» **Work to complete**: In the records below, locate the line containing "Of the objects listed as", then extract it and all following lines exactly, ending with the last line.
++++++
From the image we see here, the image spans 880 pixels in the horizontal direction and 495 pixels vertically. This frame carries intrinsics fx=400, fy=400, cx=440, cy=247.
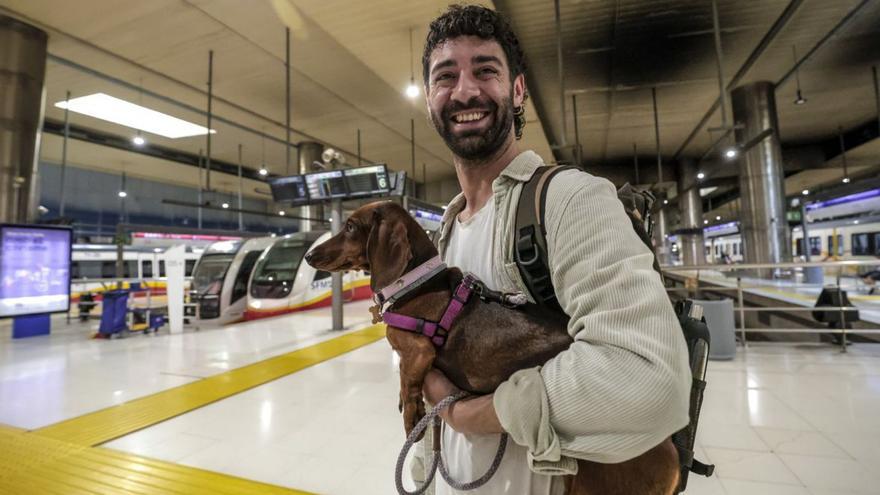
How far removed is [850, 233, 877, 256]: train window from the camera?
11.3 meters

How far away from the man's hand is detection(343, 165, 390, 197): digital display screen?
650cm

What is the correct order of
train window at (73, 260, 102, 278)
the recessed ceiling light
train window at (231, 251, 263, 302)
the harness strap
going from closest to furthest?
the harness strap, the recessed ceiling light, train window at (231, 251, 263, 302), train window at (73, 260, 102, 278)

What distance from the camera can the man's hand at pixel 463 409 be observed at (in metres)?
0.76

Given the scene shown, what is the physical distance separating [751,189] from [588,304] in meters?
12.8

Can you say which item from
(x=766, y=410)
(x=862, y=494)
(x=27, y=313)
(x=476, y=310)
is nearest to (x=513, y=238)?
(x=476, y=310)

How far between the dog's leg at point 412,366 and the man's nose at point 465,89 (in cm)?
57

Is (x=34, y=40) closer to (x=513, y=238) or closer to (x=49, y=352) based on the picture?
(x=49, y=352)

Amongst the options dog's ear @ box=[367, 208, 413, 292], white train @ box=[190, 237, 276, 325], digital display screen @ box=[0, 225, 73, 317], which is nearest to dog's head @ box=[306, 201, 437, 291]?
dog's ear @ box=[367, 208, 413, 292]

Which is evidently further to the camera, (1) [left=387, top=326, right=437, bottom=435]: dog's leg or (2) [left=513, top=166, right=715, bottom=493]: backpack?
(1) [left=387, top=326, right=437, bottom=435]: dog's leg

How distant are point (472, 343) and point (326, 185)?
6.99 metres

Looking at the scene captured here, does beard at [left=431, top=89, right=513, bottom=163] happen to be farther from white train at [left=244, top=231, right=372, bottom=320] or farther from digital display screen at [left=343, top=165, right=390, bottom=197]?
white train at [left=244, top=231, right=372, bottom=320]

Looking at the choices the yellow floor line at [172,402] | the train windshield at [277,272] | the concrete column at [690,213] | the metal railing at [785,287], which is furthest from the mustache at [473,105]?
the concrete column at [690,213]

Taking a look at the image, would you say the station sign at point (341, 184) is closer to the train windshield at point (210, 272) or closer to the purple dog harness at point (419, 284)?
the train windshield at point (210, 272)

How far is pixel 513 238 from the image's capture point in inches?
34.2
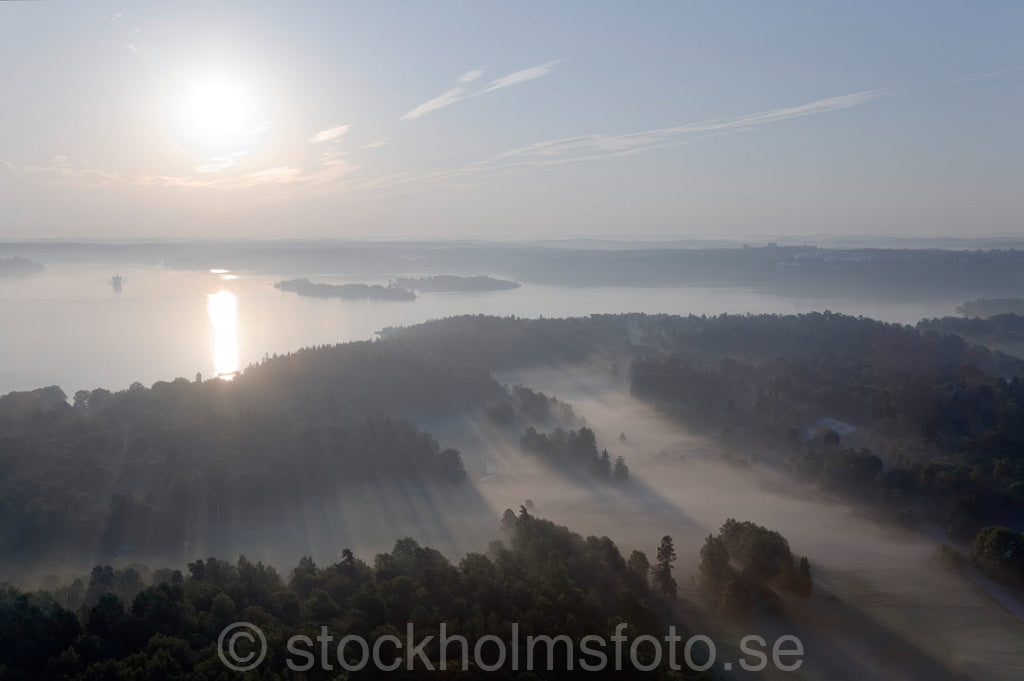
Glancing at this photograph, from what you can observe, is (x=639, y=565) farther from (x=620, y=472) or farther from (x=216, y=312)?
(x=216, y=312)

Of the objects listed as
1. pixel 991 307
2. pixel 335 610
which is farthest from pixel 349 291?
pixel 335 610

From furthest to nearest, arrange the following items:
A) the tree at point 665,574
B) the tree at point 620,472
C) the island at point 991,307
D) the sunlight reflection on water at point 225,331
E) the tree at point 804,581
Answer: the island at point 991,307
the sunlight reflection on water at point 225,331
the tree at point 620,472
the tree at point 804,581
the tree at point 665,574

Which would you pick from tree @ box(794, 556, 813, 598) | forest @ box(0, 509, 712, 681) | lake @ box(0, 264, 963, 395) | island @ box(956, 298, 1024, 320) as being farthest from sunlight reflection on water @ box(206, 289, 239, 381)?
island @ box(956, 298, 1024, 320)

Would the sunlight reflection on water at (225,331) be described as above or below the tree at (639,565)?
++++++
» **Written solution**:
Of the objects listed as
1. pixel 991 307
2. pixel 335 610
which is farthest from pixel 349 291?
pixel 335 610

From furthest to nearest, arrange the following items:
A) the tree at point 665,574
B) the tree at point 620,472
C) the island at point 991,307
D) the sunlight reflection on water at point 225,331
E) the tree at point 804,581
Answer: the island at point 991,307
the sunlight reflection on water at point 225,331
the tree at point 620,472
the tree at point 804,581
the tree at point 665,574

Which would you pick from tree @ box(794, 556, 813, 598) | forest @ box(0, 509, 712, 681) | lake @ box(0, 264, 963, 395) | island @ box(956, 298, 1024, 320) as being farthest from sunlight reflection on water @ box(206, 289, 239, 381)?
island @ box(956, 298, 1024, 320)

Would the sunlight reflection on water at (225,331) be described as above or below the tree at (639,565)?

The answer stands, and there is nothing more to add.